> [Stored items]
..........
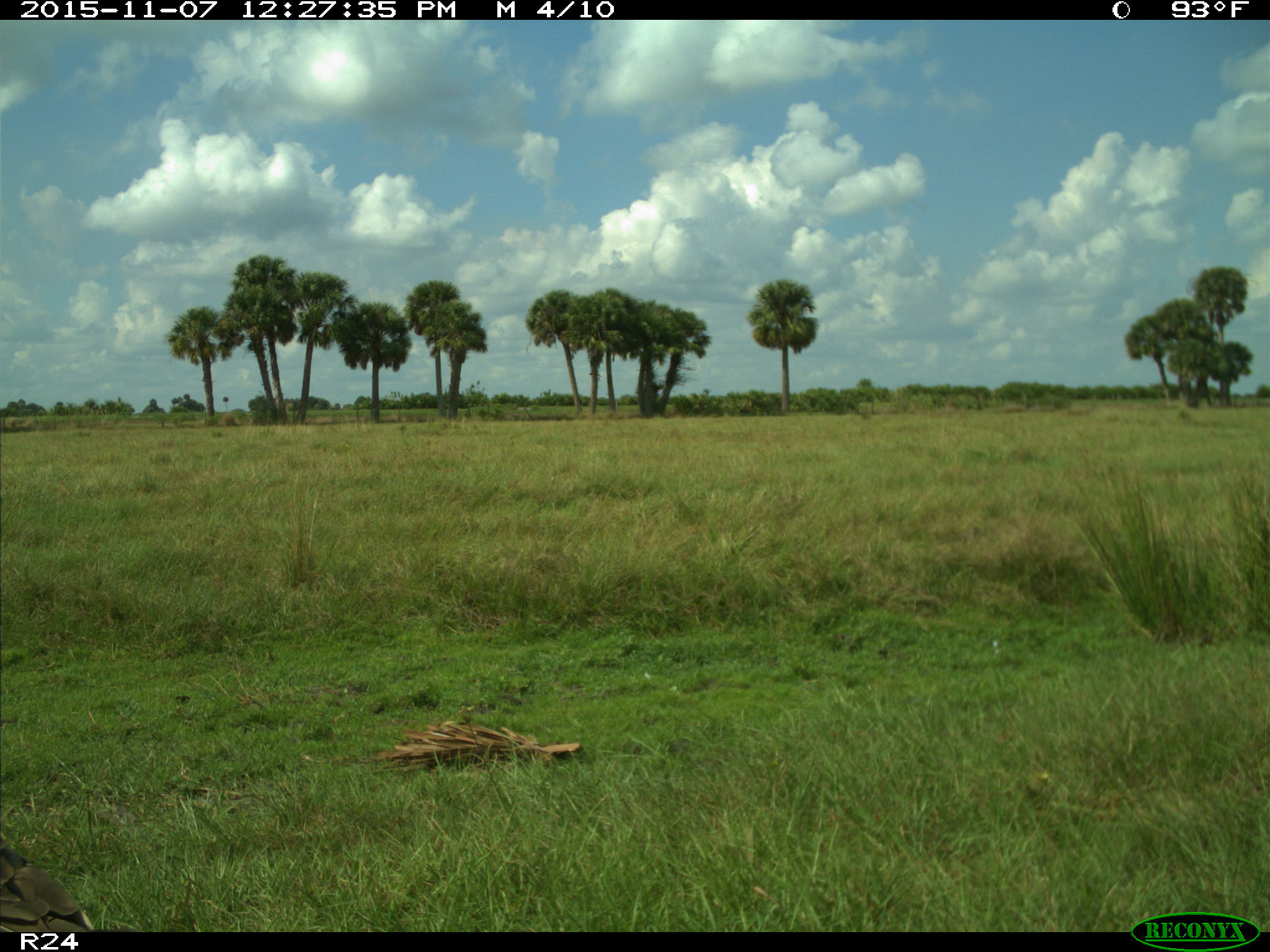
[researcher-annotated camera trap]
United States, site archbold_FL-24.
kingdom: Animalia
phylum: Chordata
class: Aves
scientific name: Aves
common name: birds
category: unidentified bird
Unidentified bird (birds) (Aves).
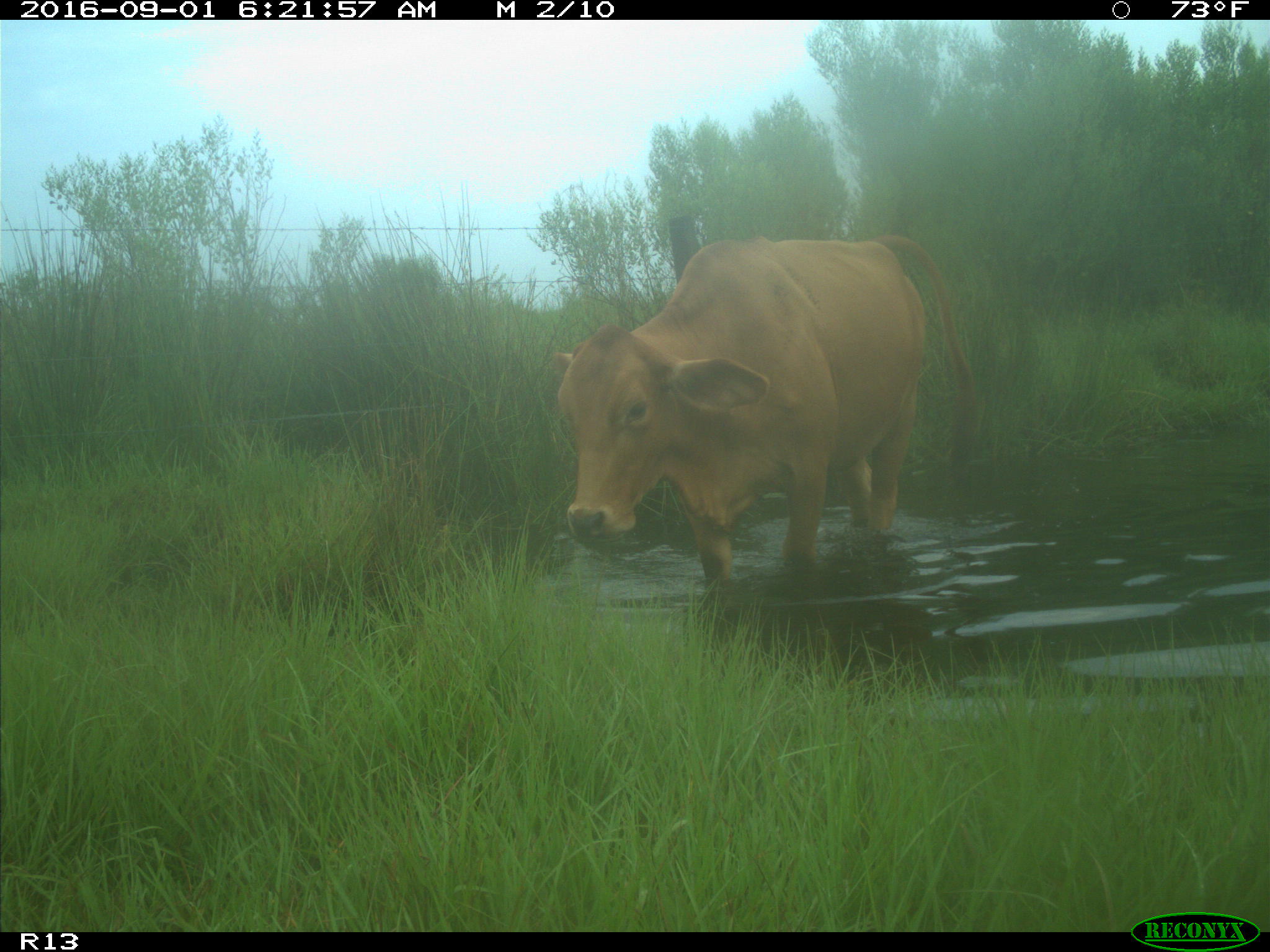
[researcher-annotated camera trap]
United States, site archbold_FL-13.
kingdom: Animalia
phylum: Chordata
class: Mammalia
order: Artiodactyla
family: Bovidae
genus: Bos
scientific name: Bos taurus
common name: domestic cow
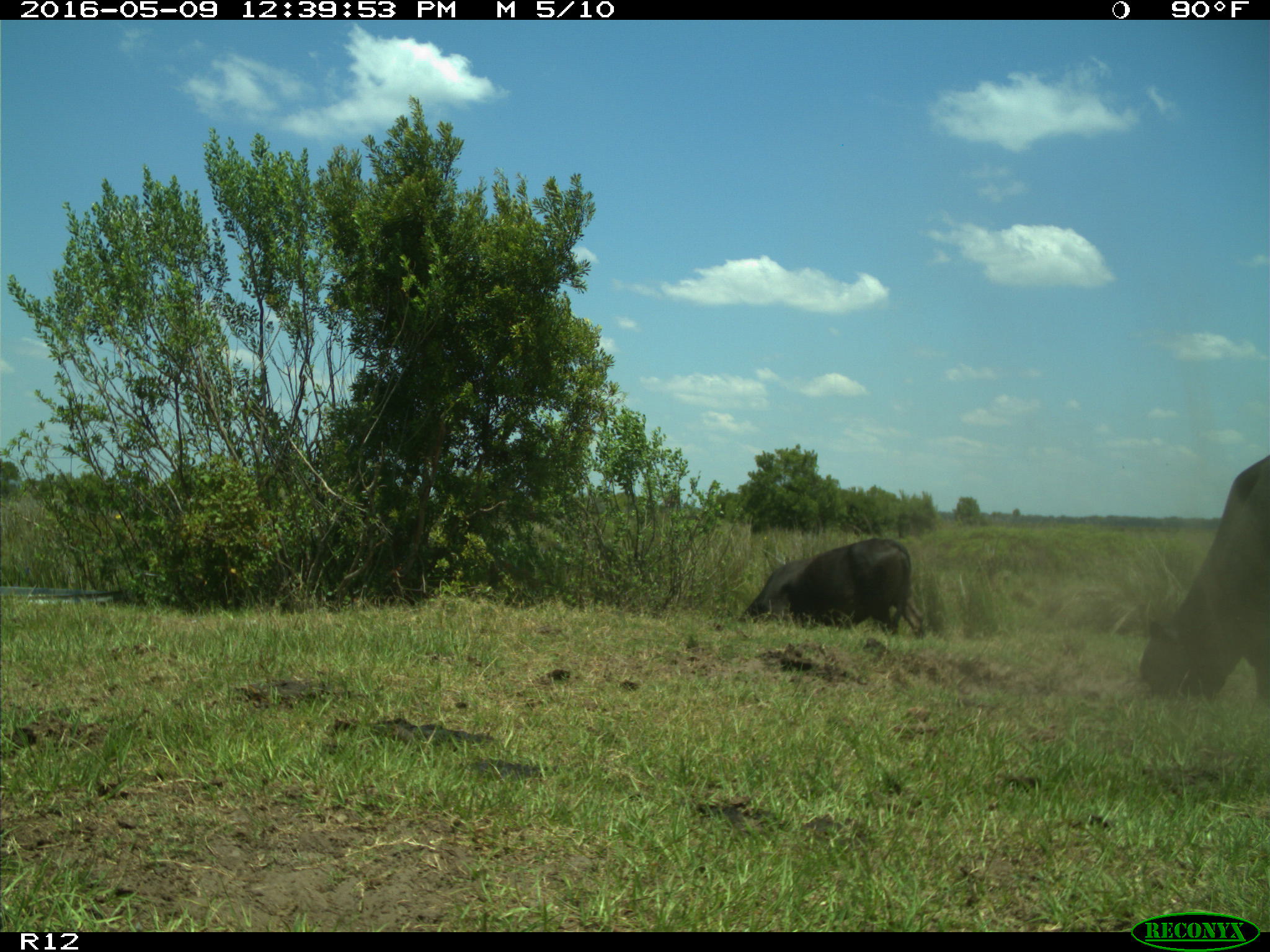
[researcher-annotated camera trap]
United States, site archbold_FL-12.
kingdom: Animalia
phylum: Chordata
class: Mammalia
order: Artiodactyla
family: Bovidae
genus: Bos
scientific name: Bos taurus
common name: domestic cow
Bos taurus (domestic cow).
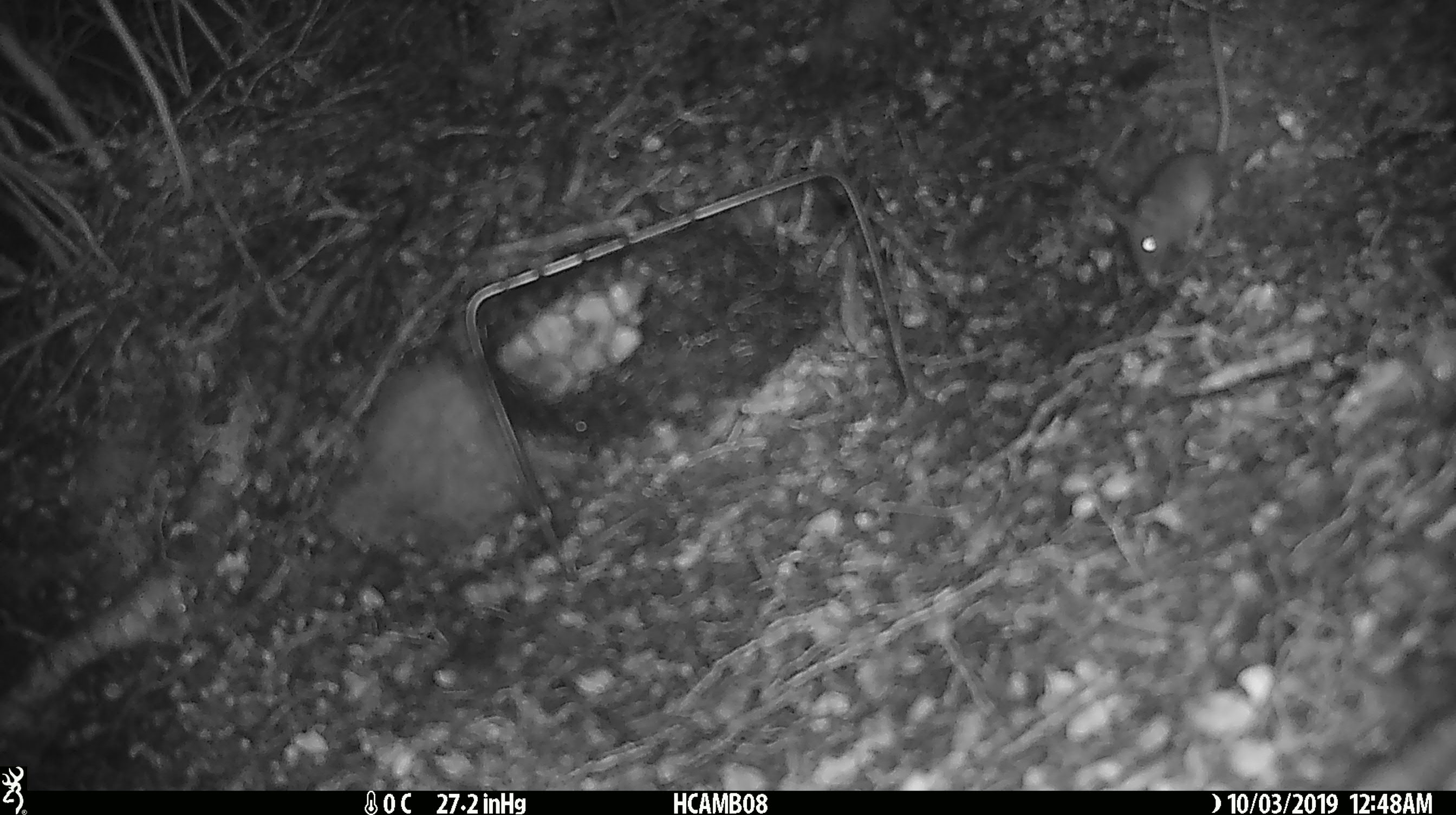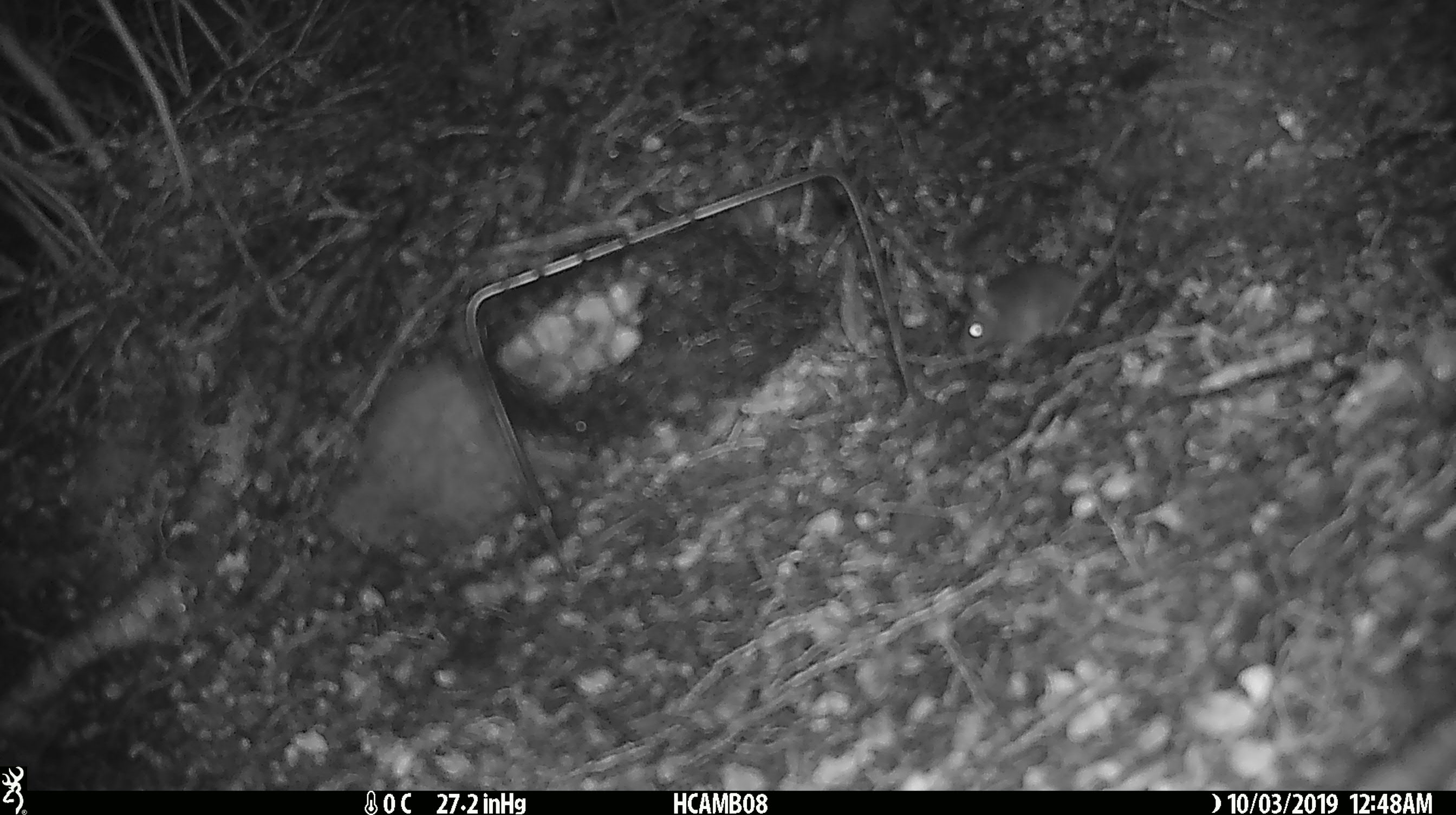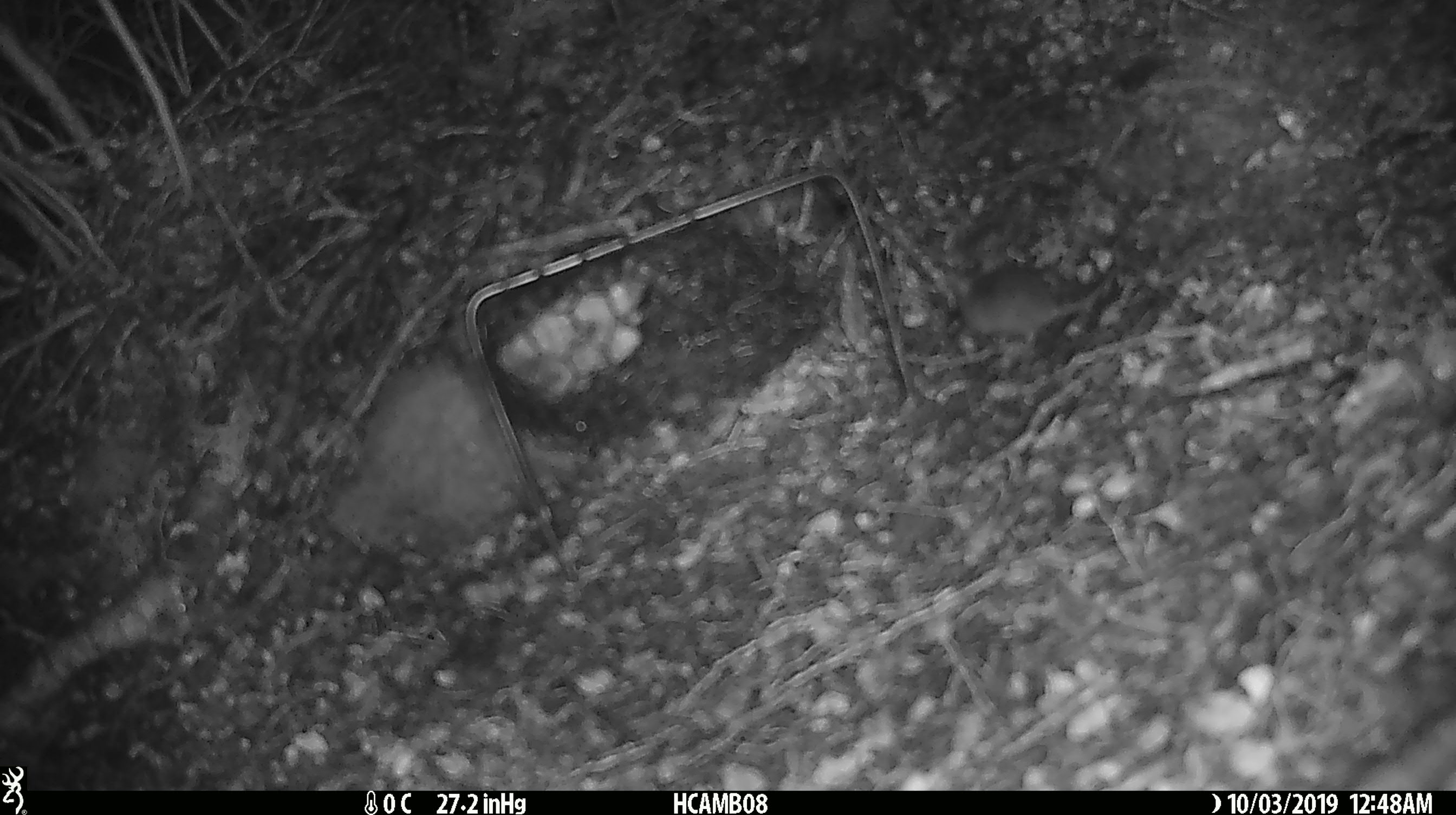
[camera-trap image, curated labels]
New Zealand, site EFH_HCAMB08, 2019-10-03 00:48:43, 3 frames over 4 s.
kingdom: Animalia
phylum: Chordata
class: Mammalia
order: Rodentia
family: Muridae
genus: Mus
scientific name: Mus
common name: mouse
..........
Please output all of the entries above exactly, but without any picture.

> [PROBLEM SOLUTION]
[researcher-annotated camera trap]
United States, site archbold_FL-24.
kingdom: Animalia
phylum: Chordata
class: Aves
scientific name: Aves
common name: birds
category: unidentified bird
Unidentified bird (birds) (Aves).
[researcher-annotated camera trap]
United States, site archbold_FL-13.
kingdom: Animalia
phylum: Chordata
class: Mammalia
order: Artiodactyla
family: Bovidae
genus: Bos
scientific name: Bos taurus
common name: domestic cow
[researcher-annotated camera trap]
United States, site archbold_FL-12.
kingdom: Animalia
phylum: Chordata
class: Mammalia
order: Artiodactyla
family: Bovidae
genus: Bos
scientific name: Bos taurus
common name: domestic cow
Bos taurus (domestic cow).
[camera-trap image, curated labels]
New Zealand, site EFH_HCAMB08, 2019-10-03 00:48:43, 3 frames over 4 s.
kingdom: Animalia
phylum: Chordata
class: Mammalia
order: Rodentia
family: Muridae
genus: Mus
scientific name: Mus
common name: mouse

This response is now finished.